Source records
>> START

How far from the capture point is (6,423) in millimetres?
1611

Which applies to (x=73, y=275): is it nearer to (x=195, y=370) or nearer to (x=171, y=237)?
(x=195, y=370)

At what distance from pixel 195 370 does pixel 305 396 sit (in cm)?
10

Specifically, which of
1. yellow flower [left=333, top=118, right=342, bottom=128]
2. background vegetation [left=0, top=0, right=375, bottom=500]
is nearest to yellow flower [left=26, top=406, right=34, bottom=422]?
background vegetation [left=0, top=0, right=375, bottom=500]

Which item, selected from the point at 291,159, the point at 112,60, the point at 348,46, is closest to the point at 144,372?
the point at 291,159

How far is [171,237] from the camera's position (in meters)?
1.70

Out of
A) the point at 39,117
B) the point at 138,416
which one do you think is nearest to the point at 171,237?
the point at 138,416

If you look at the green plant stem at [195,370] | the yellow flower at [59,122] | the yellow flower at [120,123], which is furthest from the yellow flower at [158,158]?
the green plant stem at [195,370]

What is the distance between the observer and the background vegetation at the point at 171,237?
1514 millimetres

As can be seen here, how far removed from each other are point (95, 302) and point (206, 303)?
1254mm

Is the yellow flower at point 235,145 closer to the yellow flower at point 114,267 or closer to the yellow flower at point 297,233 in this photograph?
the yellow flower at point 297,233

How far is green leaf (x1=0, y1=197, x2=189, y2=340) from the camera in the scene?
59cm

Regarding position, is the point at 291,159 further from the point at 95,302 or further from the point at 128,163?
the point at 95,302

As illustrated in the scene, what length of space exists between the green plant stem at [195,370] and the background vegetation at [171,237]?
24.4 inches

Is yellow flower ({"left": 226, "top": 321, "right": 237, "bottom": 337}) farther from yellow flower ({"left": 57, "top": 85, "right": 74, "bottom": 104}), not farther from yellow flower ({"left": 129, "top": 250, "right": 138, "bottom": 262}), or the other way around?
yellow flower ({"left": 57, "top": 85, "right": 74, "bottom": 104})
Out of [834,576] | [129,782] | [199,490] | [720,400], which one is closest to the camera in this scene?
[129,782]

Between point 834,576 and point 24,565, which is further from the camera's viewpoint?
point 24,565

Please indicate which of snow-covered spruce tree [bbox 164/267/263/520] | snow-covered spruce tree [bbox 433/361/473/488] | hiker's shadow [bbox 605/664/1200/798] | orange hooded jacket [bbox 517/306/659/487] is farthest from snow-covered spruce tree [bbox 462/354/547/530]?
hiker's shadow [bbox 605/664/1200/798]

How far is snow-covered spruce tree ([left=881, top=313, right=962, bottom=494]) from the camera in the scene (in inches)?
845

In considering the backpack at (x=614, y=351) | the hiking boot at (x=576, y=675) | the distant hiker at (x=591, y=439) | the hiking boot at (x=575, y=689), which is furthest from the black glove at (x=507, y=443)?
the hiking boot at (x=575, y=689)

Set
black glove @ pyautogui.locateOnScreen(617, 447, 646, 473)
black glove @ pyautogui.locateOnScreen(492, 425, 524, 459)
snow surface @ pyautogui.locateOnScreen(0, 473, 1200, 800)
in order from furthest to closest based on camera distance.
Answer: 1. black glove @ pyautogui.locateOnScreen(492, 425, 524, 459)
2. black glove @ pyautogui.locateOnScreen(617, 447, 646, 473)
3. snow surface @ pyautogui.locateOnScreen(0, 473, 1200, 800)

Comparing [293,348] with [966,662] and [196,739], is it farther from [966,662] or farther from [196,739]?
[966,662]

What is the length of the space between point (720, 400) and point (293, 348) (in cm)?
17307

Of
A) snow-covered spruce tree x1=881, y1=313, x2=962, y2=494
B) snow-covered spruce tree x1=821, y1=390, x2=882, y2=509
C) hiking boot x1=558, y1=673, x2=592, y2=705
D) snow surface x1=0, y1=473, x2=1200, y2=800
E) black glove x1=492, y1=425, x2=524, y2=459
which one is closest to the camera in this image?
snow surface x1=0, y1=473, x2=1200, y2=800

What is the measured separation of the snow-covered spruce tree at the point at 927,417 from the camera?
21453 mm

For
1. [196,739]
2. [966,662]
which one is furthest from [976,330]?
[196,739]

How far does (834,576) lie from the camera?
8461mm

>> END

◆ **Job**
Render the lines of the records above as a Markdown table with the columns "No." and "Line", starting with the line containing "What is the length" and going on through the last line of the records. Skip blank lines, and number the rows in order.

◆ **Result**
| No. | Line |
|---|---|
| 1 | What is the length of the space between point (720, 400) and point (293, 348) (in cm)? |
| 2 | 17307 |
| 3 | Of |
| 4 | A) snow-covered spruce tree x1=881, y1=313, x2=962, y2=494 |
| 5 | B) snow-covered spruce tree x1=821, y1=390, x2=882, y2=509 |
| 6 | C) hiking boot x1=558, y1=673, x2=592, y2=705 |
| 7 | D) snow surface x1=0, y1=473, x2=1200, y2=800 |
| 8 | E) black glove x1=492, y1=425, x2=524, y2=459 |
| 9 | which one is closest to the camera in this image? |
| 10 | snow surface x1=0, y1=473, x2=1200, y2=800 |
| 11 | What is the measured separation of the snow-covered spruce tree at the point at 927,417 from the camera? |
| 12 | 21453 mm |
| 13 | For |
| 14 | 1. [196,739] |
| 15 | 2. [966,662] |
| 16 | which one is furthest from [976,330]? |
| 17 | [196,739] |
| 18 | How far does (834,576) lie from the camera? |
| 19 | 8461mm |